And thanks for your kind and helpful words.

This is a learning project for me of course, and stuck bolts are a whole uncharted territory.

Patience ... yes. There's a zen to this and any habits of impatience fight that. My impatience has come from: 1) curiosity to take it apart and see how it works; 2) mistaken thoroughness to go through and clean and renew everything; 3) relying on discovering for myself rather than wait for more experienced folks like you to reply on those bolts; 4) time limitation -- I had the time there and then to get at those bolts and had carved out the time from a life of other responsibilities; 5) more TBD?

If there isn't one already, perhaps another thread could address the issue of stuck bolts and how one may methodically address them or decide not to. I have found another tool that might have helped on one of those bolts, a "super socket" set that has cams that grip the flats of a bolt head. I didn't know that some bolts can bring the whole end of the screw with them when they come off! How much heat is needed to get the part cherry red and what tool at minimum will address that?

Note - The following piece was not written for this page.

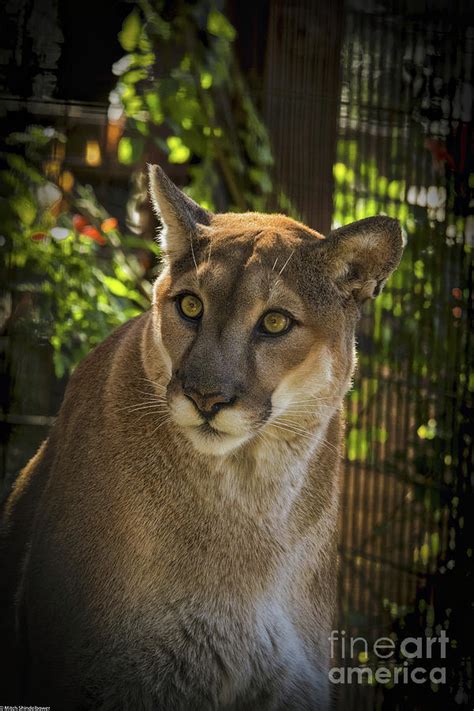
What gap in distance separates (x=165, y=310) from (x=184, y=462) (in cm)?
40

Thank you so much for the Duchessa restoration, BTW. For others who don't know, Doug restored my Lady Duchessa and I'm now pulling tasty shots on her and learning to steam with a curved steam arm. When you've got time, Doug, (if ever these days -- you're in the "growth phase" of your business!) and can forward your pictures, I'll write up your restoration notes.

Nice suggestions on miniature tools that help these projects. I have a Dremel-like tool and may look into a drill press, which I assume helps with clamping and precise alignment.

Good pointer on the paint, too. I'll think about that with the Maximatic, but it may be easier to just send in the frame parts and have them done flat black. I'll probably leave the case on that as is and will treat for rust after posting actual pictures on that thread.
Gary
LMWDP#308

What I WOULD do for a good cup of coffee!

Warrior372

#39: Post by Warrior372 »

Doug brings up a up an interesting conversation on paint versus powder coating. Most of the sites with comparisons posted happen to be powder coating sites . . . . so consider that when looking at the comparison. http://vanillagorillacoatingsystems.net ... ating.html . With that said, I think a lot of valid points were brought up.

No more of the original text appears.